Kwality Wall's
- Type: Public Subsidiary
- Traded as: NSE: KWIL BSE: 544622
- Industry: Food
- Founded: 1956; 70 years ago
- Headquarters: Mumbai, Maharashtra, India
- Products: Ice creams, Ice Lollies and Sorbets.
- Owner: The Magnum Ice Cream Company (61.9%);
- Parent: Hindustan Unilever Limited (1995–2025); The Magnum Ice Cream Company (2025–present);
- Website: kwalitywalls.in

= Kwality Wall's =

Indian food company

Kwality Wall's is an Indian multinational ice cream company. It is majority owned by The Magnum Ice Cream Company, which acquired it from Indian consumer goods company Hindustan Unilever in 2025. It is a major producer and distributor of frozen dessert products in India, Bangladesh, Bhutan, Brunei, Myanmar, Nepal, Sri Lanka, Thailand, Singapore and Malaysia. In Pakistan and Bangladesh, it is known simply as "Wall's".

==History==
Kwality, the original Indian company, was founded in 1956, and was the first in the region to import machinery for the mass production and sale of ice cream on a commercial scale. In 1995, in view of the growth potential of the frozen confections market, Kwality entered into an agreement with Hindustan Unilever, and has since been known by its current umbrella name.
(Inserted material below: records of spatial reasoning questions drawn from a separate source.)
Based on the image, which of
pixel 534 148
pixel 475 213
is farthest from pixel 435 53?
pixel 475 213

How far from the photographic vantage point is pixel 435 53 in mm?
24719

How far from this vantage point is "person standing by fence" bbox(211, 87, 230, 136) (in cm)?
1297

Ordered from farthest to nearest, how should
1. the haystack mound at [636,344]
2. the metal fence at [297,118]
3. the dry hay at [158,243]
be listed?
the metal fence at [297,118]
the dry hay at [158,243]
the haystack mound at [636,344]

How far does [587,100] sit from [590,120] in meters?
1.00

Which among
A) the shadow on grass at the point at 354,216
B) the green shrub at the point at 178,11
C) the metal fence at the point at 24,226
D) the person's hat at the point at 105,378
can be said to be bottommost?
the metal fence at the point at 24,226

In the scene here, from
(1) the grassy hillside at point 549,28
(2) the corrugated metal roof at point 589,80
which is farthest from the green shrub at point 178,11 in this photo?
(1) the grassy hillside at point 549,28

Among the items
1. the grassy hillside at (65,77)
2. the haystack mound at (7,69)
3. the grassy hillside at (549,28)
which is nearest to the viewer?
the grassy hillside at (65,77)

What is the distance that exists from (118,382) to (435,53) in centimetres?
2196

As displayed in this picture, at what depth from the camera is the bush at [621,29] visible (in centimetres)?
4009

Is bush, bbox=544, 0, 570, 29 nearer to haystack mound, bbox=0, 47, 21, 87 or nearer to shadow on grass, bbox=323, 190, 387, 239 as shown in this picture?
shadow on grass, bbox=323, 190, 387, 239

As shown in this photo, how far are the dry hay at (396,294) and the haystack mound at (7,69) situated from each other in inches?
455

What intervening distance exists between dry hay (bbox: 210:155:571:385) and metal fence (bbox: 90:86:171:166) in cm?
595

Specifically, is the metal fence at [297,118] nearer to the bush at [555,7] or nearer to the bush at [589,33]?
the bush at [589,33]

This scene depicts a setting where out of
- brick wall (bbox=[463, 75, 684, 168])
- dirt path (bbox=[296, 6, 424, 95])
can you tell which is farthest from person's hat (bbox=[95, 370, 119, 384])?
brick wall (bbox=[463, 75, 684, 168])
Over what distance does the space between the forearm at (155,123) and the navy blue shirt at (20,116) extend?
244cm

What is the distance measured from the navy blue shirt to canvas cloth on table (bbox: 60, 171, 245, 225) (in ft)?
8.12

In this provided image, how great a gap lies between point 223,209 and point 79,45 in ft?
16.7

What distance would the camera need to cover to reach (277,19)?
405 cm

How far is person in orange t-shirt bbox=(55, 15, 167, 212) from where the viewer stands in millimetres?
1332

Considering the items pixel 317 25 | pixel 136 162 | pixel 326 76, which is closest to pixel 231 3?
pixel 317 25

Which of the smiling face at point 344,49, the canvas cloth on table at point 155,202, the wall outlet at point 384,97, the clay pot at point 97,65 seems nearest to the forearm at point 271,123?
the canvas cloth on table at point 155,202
Its name was created out of two previously separate independent companies that Unilever took over: Kwality of India and Wall's of United Kingdom that constituted larger ice cream business for Unilever. At the same time, other brands acquired by Hindustan Unilever, such as Gaylord-Milkfood, were phased out in favour of promoting the Kwality Wall's brand. This arrangement allows for local production and sale of Wall's products that are popular in its home market, such as the Cornetto cone, and to create local variations on others, such as the Feast Jaljeera Blast. Kwality Wall's was ranked 464th among India's most trusted brands according to the Brand Trust Report 2012, a study conducted by Trust Research Advisory. In the Brand Trust Report 2013, Kwality Wall's was ranked 632nd among India's most trusted brands and subsequently, according to the Brand Trust Report 2014, Kwality Wall's was ranked 382nd among India's most trusted brands.
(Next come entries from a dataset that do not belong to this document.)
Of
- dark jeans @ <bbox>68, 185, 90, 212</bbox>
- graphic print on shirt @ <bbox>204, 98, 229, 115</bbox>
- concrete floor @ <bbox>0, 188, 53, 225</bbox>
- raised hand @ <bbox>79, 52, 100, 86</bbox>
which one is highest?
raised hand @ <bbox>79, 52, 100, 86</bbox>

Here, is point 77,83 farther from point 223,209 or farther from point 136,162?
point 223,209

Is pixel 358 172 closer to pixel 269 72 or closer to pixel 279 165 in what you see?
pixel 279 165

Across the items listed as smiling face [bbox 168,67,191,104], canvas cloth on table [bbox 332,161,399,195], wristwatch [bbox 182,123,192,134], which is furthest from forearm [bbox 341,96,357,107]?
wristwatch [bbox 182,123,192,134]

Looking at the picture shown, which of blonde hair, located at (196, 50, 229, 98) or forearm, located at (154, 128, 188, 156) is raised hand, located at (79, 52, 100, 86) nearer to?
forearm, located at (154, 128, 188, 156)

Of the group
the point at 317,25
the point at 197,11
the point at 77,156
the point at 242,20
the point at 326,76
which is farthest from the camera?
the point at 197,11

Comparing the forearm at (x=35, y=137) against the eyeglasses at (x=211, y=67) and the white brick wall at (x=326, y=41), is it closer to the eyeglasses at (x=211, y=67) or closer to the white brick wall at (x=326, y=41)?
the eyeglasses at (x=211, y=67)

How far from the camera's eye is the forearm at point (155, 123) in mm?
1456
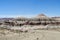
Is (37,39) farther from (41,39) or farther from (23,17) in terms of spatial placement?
(23,17)

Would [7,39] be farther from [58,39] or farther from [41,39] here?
[58,39]

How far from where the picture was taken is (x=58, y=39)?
10.4m

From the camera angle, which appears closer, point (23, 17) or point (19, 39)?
point (19, 39)

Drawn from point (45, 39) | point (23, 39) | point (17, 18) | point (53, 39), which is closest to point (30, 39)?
point (23, 39)

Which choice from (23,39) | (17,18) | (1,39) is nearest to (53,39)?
(23,39)

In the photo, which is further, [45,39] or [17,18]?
[17,18]

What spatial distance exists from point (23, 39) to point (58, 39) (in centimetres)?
276

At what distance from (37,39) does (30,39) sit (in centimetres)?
56

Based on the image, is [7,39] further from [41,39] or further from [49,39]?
[49,39]

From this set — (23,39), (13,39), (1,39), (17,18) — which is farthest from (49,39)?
(17,18)

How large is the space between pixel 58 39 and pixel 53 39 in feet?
1.46

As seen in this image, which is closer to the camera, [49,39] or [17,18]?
[49,39]

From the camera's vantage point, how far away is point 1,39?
9.81 m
In August 2013, Kwality Wall's extended to Bangladesh, Bhutan, Brunei and Nepal.

As part of larger restructuring Unilever divested all of its ice cream business worldwide and created The Magnum Ice Cream Company. As part of regional process, Hindustan Unilever also divested its ice cream business to create Kwality Walls India Limited.

In 2026 Kwality Wall's announced they are changing all their Frozen desserts products to real Ice cream.

Under this new structure, Kwality Wall's portfolio is splitting into two clear, distinct categories: Real Milk Ice Cream for creamy products, and entirely separate categories for Ice Lollies and Sorbets.

All milk based Kwality Walls Frozen desserts are being converted to real ice cream by 2027.

==Logo==
Logo used for Kwality Wall's was a slight variation from that used by the other Heartbrand products, in that there are two distinct hearts in the Kwality Wall’s logo (with the inner heart being closed but the outer heart having a gap), rather than a single stroke forming both hearts. Heartbrand logo is used on the Kwality Wall's India website, but the logo variant is used on products.